Objective
Extract every line of the listing below and reproduce each one verbatim.
--- Material for this task ---
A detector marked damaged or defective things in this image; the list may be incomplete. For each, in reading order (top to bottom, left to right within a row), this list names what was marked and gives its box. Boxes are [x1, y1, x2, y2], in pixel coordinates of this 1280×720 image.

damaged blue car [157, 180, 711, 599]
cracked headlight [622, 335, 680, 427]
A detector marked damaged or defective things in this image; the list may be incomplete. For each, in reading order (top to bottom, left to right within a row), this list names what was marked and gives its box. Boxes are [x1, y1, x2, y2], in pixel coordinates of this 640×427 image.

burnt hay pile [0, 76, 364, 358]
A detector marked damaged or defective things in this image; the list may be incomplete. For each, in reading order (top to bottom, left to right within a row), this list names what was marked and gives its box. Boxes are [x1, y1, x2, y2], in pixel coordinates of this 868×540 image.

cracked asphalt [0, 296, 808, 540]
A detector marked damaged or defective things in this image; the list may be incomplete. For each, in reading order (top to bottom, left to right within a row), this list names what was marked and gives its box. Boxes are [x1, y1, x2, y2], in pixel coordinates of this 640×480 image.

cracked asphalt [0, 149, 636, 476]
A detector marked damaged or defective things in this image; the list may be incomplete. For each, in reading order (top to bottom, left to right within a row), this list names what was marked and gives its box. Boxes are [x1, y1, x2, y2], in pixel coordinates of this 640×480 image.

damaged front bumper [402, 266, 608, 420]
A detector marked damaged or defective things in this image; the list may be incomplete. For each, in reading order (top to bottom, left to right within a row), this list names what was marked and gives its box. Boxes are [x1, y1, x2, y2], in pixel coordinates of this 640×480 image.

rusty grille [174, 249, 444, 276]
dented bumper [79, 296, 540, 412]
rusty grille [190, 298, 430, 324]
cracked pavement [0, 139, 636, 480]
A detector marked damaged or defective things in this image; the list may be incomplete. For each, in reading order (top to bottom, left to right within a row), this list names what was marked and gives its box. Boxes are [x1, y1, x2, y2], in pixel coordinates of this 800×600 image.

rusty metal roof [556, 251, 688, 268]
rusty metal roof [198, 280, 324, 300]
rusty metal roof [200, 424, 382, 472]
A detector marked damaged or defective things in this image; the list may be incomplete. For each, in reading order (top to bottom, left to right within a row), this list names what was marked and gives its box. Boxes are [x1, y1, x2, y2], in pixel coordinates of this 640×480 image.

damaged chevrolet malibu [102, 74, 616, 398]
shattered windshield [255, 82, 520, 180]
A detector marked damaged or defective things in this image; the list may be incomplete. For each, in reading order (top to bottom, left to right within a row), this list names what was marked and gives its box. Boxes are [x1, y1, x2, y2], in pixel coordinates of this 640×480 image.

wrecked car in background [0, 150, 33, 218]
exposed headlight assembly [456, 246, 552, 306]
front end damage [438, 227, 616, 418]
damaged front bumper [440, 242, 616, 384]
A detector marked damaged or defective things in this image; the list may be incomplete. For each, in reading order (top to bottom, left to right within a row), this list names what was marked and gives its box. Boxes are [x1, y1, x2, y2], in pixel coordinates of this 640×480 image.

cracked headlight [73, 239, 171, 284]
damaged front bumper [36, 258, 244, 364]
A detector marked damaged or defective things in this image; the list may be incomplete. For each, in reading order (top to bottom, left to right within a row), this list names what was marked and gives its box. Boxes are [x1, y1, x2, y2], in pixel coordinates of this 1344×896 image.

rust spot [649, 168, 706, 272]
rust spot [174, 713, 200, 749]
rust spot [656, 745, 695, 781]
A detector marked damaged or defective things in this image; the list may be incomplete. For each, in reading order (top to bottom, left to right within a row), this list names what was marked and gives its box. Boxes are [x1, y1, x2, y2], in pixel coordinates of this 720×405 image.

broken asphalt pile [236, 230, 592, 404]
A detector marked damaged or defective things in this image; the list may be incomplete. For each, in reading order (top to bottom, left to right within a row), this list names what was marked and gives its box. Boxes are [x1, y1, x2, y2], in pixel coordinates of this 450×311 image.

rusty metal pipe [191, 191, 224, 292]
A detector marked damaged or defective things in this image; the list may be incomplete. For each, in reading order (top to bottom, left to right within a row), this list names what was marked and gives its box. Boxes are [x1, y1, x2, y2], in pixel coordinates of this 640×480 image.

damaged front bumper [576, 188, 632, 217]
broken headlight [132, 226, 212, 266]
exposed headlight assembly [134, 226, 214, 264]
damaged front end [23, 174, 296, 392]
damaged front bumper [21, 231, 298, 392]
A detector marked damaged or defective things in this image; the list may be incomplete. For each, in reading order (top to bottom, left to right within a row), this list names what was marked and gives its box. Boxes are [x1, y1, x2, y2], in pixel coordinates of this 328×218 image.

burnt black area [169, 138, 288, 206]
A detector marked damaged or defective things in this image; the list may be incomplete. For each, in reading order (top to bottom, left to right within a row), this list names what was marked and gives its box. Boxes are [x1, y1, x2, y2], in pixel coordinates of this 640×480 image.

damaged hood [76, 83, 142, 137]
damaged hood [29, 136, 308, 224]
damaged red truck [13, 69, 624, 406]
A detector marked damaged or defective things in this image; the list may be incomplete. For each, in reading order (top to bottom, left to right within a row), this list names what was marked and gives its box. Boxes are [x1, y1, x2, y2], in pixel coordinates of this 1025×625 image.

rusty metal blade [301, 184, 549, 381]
---
The reply
A detector marked damaged or defective things in this image; the list may be incomplete. For each, in reading order (top to bottom, left to right within a row), this list names what was marked and gives its box. Boxes are [x1, y1, x2, y2], in pixel coordinates of this 1280×720 image.

damaged blue car [157, 180, 711, 599]
cracked headlight [622, 335, 680, 427]
A detector marked damaged or defective things in this image; the list may be incomplete. For each, in reading order (top to bottom, left to right within a row), this list names what was marked and gives its box. Boxes are [x1, y1, x2, y2], in pixel coordinates of this 640×427 image.

burnt hay pile [0, 76, 364, 358]
A detector marked damaged or defective things in this image; the list may be incomplete. For each, in reading order (top to bottom, left to right within a row), this list names what was marked and gives its box. Boxes are [x1, y1, x2, y2], in pixel coordinates of this 868×540 image.

cracked asphalt [0, 296, 808, 540]
A detector marked damaged or defective things in this image; the list may be incomplete. For each, in reading order (top to bottom, left to right within a row), this list names what was marked and gives its box. Boxes are [x1, y1, x2, y2], in pixel coordinates of this 640×480 image.

cracked asphalt [0, 149, 636, 476]
A detector marked damaged or defective things in this image; the list may be incomplete. For each, in reading order (top to bottom, left to right within a row), this list names what was marked and gives its box. Boxes are [x1, y1, x2, y2], in pixel coordinates of this 640×480 image.

damaged front bumper [402, 266, 608, 420]
A detector marked damaged or defective things in this image; the list may be incomplete. For each, in reading order (top to bottom, left to right within a row), this list names what was marked and gives its box. Boxes are [x1, y1, x2, y2], in pixel coordinates of this 640×480 image.

rusty grille [174, 249, 444, 276]
dented bumper [79, 296, 540, 412]
rusty grille [190, 298, 430, 324]
cracked pavement [0, 139, 636, 480]
A detector marked damaged or defective things in this image; the list may be incomplete. For each, in reading order (top to bottom, left to right within a row), this list names what was marked and gives its box. Boxes are [x1, y1, x2, y2], in pixel coordinates of this 800×600 image.

rusty metal roof [556, 251, 688, 268]
rusty metal roof [198, 280, 324, 300]
rusty metal roof [200, 424, 382, 472]
A detector marked damaged or defective things in this image; the list may be incomplete. For each, in reading order (top to bottom, left to right within a row), this list names what was marked and gives its box. Boxes are [x1, y1, x2, y2], in pixel coordinates of this 640×480 image.

damaged chevrolet malibu [102, 74, 616, 398]
shattered windshield [255, 82, 520, 180]
A detector marked damaged or defective things in this image; the list may be incomplete. For each, in reading order (top to bottom, left to right within a row), this list names what was marked and gives its box. Boxes are [x1, y1, x2, y2], in pixel coordinates of this 640×480 image.

wrecked car in background [0, 150, 33, 218]
exposed headlight assembly [456, 246, 552, 306]
front end damage [438, 227, 616, 418]
damaged front bumper [440, 242, 616, 384]
A detector marked damaged or defective things in this image; the list may be incomplete. For each, in reading order (top to bottom, left to right within a row), this list names what was marked and gives its box. Boxes are [x1, y1, x2, y2], in pixel coordinates of this 640×480 image.

cracked headlight [73, 239, 171, 284]
damaged front bumper [36, 258, 244, 364]
A detector marked damaged or defective things in this image; the list may be incomplete. For each, in reading order (top to bottom, left to right within a row), this list names what was marked and gives its box. Boxes are [x1, y1, x2, y2], in pixel coordinates of this 1344×896 image.

rust spot [649, 168, 706, 272]
rust spot [174, 713, 200, 749]
rust spot [656, 745, 695, 781]
A detector marked damaged or defective things in this image; the list may be incomplete. For each, in reading order (top to bottom, left to right within a row), this list names what was marked and gives its box. Boxes are [x1, y1, x2, y2], in pixel coordinates of this 720×405 image.

broken asphalt pile [236, 230, 592, 404]
A detector marked damaged or defective things in this image; the list may be incomplete. For each, in reading order (top to bottom, left to right within a row), this list names what was marked and gives its box. Boxes are [x1, y1, x2, y2], in pixel coordinates of this 450×311 image.

rusty metal pipe [191, 191, 224, 292]
A detector marked damaged or defective things in this image; the list may be incomplete. For each, in reading order (top to bottom, left to right within a row), this list names what was marked and gives its box. Boxes are [x1, y1, x2, y2], in pixel coordinates of this 640×480 image.

damaged front bumper [576, 188, 632, 217]
broken headlight [132, 226, 212, 266]
exposed headlight assembly [134, 226, 214, 264]
damaged front end [23, 174, 296, 392]
damaged front bumper [21, 231, 298, 392]
A detector marked damaged or defective things in this image; the list may be incomplete. For each, in reading order (top to bottom, left to right within a row), this list names what was marked and gives its box. Boxes are [x1, y1, x2, y2], in pixel coordinates of this 328×218 image.

burnt black area [169, 138, 288, 206]
A detector marked damaged or defective things in this image; the list may be incomplete. For each, in reading order (top to bottom, left to right within a row), this list names what was marked and gives its box. Boxes are [x1, y1, x2, y2], in pixel coordinates of this 640×480 image.

damaged hood [76, 83, 142, 137]
damaged hood [29, 136, 308, 224]
damaged red truck [13, 69, 624, 406]
A detector marked damaged or defective things in this image; the list may be incomplete. For each, in reading order (top to bottom, left to right within a row), this list names what was marked and gives its box. Boxes are [x1, y1, x2, y2], in pixel coordinates of this 1025×625 image.

rusty metal blade [301, 184, 549, 381]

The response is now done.